Dans le sud-est de l’Angleterre, une épidémie de méningite à méningocoques a été reliée à des soirées dans un club très fréquenté par les étudiants. Bilan à date : 27 cas signalés et 2 décès. Cet épisode, qualifié “d’explosif” par les autorités britanniques, remet en lumière les risques liés aux environnements festifs très denses.
Un cluster parti d’une boîte de nuit
La majorité des cas serait liée au club Chemistry à Canterbury, après plusieurs soirées organisées début mars. Le lieu a depuis fermé ses portes. Le schéma est classique : interactions rapprochées, forte densité, puis propagation rapide dans les résidences étudiantes.

Des cas ont été détectés dans plusieurs universités, mais aussi à Londres. Un cas lié à cette épidémie a été identifié en France : il concerne une personne ayant fréquenté l’université du Kent, hospitalisée dans l’Hexagone et actuellement « dans un état stable », selon le ministère français de la Santé.

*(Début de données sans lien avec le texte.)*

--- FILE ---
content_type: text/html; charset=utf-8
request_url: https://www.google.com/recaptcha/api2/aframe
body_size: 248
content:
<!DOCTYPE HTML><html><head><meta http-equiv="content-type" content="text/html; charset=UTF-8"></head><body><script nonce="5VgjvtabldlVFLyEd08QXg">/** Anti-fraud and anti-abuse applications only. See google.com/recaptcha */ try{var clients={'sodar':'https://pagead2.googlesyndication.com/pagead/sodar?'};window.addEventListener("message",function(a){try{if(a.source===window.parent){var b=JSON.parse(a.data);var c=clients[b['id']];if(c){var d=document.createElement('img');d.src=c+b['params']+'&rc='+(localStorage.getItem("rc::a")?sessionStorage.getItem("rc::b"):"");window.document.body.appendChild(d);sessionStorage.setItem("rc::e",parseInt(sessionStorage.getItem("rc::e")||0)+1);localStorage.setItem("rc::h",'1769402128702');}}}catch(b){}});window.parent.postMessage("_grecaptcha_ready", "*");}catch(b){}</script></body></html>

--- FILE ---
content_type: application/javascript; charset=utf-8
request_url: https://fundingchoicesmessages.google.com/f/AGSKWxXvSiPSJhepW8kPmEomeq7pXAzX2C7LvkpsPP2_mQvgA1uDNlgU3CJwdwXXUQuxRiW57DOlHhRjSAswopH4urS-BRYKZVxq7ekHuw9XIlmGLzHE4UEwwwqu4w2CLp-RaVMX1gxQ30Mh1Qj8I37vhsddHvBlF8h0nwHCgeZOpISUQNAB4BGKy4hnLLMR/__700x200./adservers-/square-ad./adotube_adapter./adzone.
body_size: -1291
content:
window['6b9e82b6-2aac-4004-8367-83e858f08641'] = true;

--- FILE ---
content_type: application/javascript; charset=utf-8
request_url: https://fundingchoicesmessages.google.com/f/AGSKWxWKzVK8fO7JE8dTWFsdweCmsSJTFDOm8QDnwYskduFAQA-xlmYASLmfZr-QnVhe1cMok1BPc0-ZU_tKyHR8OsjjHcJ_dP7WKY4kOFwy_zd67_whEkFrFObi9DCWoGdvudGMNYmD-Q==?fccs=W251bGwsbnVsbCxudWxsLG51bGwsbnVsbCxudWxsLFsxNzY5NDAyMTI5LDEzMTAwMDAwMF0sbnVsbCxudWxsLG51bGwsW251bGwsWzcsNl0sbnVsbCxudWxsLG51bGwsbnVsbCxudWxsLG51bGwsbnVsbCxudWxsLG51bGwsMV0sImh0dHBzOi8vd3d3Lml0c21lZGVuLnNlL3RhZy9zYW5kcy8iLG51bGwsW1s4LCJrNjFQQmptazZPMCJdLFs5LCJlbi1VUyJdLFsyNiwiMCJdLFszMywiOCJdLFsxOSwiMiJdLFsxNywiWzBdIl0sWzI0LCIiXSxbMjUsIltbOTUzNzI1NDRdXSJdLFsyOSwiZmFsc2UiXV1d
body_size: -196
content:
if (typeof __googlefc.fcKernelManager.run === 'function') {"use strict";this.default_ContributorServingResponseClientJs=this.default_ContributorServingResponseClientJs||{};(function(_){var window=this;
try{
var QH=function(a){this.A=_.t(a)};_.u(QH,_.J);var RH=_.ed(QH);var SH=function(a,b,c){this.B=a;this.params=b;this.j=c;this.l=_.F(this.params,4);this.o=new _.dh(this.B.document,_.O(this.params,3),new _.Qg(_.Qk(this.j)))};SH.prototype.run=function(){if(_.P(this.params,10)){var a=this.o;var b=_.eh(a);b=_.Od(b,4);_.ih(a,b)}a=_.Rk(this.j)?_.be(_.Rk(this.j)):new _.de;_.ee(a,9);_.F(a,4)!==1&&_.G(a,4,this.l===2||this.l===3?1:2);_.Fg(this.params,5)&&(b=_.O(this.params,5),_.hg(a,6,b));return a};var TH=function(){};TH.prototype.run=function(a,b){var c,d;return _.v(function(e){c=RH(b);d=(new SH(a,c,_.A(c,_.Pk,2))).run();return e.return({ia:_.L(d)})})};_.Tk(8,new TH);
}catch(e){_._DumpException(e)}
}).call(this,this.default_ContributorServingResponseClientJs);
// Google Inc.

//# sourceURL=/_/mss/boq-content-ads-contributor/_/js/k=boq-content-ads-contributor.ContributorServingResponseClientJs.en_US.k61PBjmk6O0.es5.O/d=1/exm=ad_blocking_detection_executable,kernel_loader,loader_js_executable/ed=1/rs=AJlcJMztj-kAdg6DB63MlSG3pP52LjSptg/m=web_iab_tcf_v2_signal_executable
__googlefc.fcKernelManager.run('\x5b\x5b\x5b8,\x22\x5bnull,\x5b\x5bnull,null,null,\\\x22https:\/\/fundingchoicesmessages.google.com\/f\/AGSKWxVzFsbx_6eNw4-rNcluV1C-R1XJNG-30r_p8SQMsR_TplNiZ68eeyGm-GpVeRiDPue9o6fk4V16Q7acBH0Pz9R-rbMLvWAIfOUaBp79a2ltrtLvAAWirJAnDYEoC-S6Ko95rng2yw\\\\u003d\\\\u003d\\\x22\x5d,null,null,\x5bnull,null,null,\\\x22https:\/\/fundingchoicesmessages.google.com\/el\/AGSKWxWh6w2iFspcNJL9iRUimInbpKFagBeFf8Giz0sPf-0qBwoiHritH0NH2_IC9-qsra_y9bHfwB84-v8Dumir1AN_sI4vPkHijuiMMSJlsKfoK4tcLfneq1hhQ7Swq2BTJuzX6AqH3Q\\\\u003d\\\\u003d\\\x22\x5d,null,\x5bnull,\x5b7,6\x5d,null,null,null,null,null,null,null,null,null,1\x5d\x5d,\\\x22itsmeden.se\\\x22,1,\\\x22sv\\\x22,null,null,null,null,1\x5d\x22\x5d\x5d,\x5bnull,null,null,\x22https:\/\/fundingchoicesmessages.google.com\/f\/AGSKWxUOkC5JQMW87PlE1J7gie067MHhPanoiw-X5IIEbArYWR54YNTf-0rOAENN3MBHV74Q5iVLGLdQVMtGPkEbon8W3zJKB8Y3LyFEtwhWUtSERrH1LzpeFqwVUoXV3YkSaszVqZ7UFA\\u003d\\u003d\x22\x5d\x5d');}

Une réaction rapide, mais une situation encore incertaine
La majorité des infections concerne le méningocoque B. Moins contagieuse que d’autres virus, la maladie reste sérieuse et peut nécessiter une hospitalisation. Plus de 6 500 personnes ont ainsi déjà reçu un traitement préventif, et une campagne de vaccination ciblée a été lancée.
Si le risque global reste faible selon les autorités, cette épidémie de méningite n’est pas encore considérée comme totalement maîtrisée. Derrière l’ambiance festive, cette épidémie rappelle, à la manière du Covid, que les rassemblements très rapprochés peuvent rapidement devenir des foyers de contagion.